Galloway and Rees are both highly manipulative politicians. My guess is that both went into the Respect project thinking that they could manipulate the other. But George is much better at it the John. George is a talented and highly experienced professional politician who has managed to climb the greasy pole of mainstream politics, slide down and then get up again. John has only manipulated within the tiny world of comic opera Bolshevism. Now George can get on with doing whatever he wants to do and John will find the reasons why that is the right thing and will provide the troops to go out and set up the meetings, give out the leaflets and mobilise people for the demonstrations. That’s called division of labour.
Where does this leave Respect as a vehicle for the regroupment and revival of the non-sectarian left and the base for growing a new type of mass party of the left? Unless the SWP can let go, can recognise that its old manipulative ways are now harmful, that it has a negative heritage of distrust across wide swathes of the left, from the Greens to most trade union activists, and that it cannot ride two horses (both a ‘democratic centralist, revolutionary’ party and an unacknowledged ruling clique in Respect), it will increasingly act as a sheet anchor preventing the growth of Respect’s influence and credibility within the wider labour movement.
Unless Respect can be relaunched as a new type of organisation which is developing the democratic involvement of both members and supporters in new and innovative ways, it is likely to continue to be seen by most of the thousands of unaffiliated activists in a hundred fields of dissent in England who are Respect’s natural base constituency as just the most recent front for Britain’s largest sect.
I am being dragged slowly and reluctantly towards the conclusion that the Respect project is a dead parrot - well, perhaps not quite dead, but certainly more than just shagged out after a long squawk.

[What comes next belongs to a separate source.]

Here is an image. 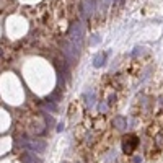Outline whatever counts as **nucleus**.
Listing matches in <instances>:
<instances>
[{"mask_svg":"<svg viewBox=\"0 0 163 163\" xmlns=\"http://www.w3.org/2000/svg\"><path fill=\"white\" fill-rule=\"evenodd\" d=\"M139 144H140V140H139V137L136 136V134H126V136L122 137V140H121L122 152L126 155H132L134 152L137 150Z\"/></svg>","mask_w":163,"mask_h":163,"instance_id":"f257e3e1","label":"nucleus"}]
</instances>
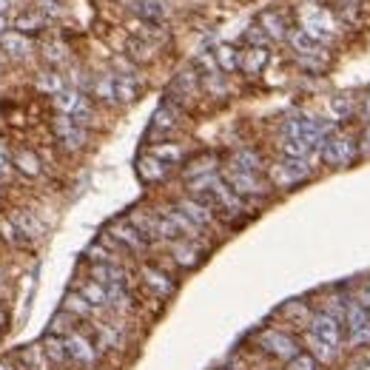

Respect has not grown significantly over the last few months, despite all the fantastic publicity that George has generated and the dozens of meetings (some of them the biggest seen in their locality for decades) he has spoken at all over the country - or rather it has probably succeeded in recruiting quite large numbers of new and inexperienced people, but has failed to hang onto them for more than a very short period.
Yet this is not admitted as an issue by the leadership - who do not even want to tell us how many members we have. Indeed George says it is not a problem. “Be happy,” he says. It is more important to get lots of votes than lots of members. Of course without one we will not have the other for very long.
Sitting in the conference I was only too aware that the twin accusations made of Respect that it is merely George’s fan club and that it is merely the electoral front of the SWP are increasingly difficult to refute. Sadly, nothing that happened at the conference gave me any confidence that the SWP leadership has the will or wit to make the changes that only it can make to give Respect a real fighting chance of becoming a genuinely bottom-up, democratic organisation of and for ordinary working people.